U.S. artificial intelligence chip giant NVIDIA (NVDA.US) disclosed in its latest financial filing that its revenue is highly concentrated among a small number of customers. The company's second-quarter filing submitted to the U.S. Securities and Exchange Commission (SEC) on Wednesday showed that just two customers contributed 39% of NVIDIA's total revenue for the July quarter.

"Customer A" accounted for 23% of total revenue, while "Customer B" contributed 16%. This proportion is significantly higher than the same period last year, when the top two customers contributed 14% and 11% of sales respectively. This disclosure has once again sparked market discussions about whether NVIDIA is overly dependent on a few major customers, particularly cloud computing giants such as Microsoft, Amazon, Google, and Oracle.

NVIDIA Chief Financial Officer Colette Kress stated that large cloud service providers account for approximately 50% of the company's data center revenue. In this quarter, the data center business represented 88% of NVIDIA's overall revenue, serving as the core driver of the company's growth. NVIDIA acknowledged in its filing: "We have derived a substantial amount of our revenue from a limited number of customers during certain periods, and this trend may continue."

However, NVIDIA did not reveal the specific identities of Customer A and Customer B. It's worth noting that these two are listed as "direct customers," meaning they are not end users but rather companies that purchase chips from NVIDIA and then assemble them into systems or circuit boards for resale to data centers, cloud service providers, or end customers. Such direct customers include ODM/OEM manufacturers like Foxconn and Quanta, as well as system integrators or distributors like Dell (DELL.US).
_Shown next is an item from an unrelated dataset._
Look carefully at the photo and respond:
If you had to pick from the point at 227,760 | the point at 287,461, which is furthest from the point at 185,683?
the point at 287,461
Meanwhile, cloud computing companies, internet enterprises, and other business customers are classified as "indirect customers," with NVIDIA only able to estimate their contributions through orders and internal sales data.

The filing also revealed that two indirect customers each contributed more than 10% of total revenue, primarily through purchases of systems from Customer A and Customer B. Additionally, an unnamed "AI research and development company" also contributed significant revenue to NVIDIA through both direct and indirect channels. This makes NVIDIA's customer structure even more complex and mysterious.

Analysts generally believe that NVIDIA's future growth potential will be closely tied to global cloud computing capital expenditure. HSBC analyst Frank Lee noted in a Thursday research report: "Unless cloud service provider capital expenditure expectations for 2026 become clearer, NVIDIA's upside earnings potential and stock price catalysts will be limited in the near term." He maintained a "Hold" rating on NVIDIA.

Facing skepticism, NVIDIA management emphasized that the company's demand has expanded beyond traditional cloud service providers. Kress pointed out during the earnings call that in addition to cloud computing giants, enterprise users, "new cloud service providers," and overseas government procurement through "sovereign AI" projects are collectively driving the company's growth. NVIDIA expects to record $20 billion in revenue from the sovereign AI sector this year.

CEO Jensen Huang presented an even grander vision during investor communications: by the end of this century, the global AI infrastructure market could reach $3-4 trillion. NVIDIA can not only capture approximately 70% of the cost share in AI data centers worth $50 billion but also profit from other chips beyond GPUs. He stated that the capital expenditure of the top four hyperscale cloud providers has doubled over the past two years and is expected to reach $600 billion this year, while more enterprises and overseas cloud service providers are joining the AI computing power expansion.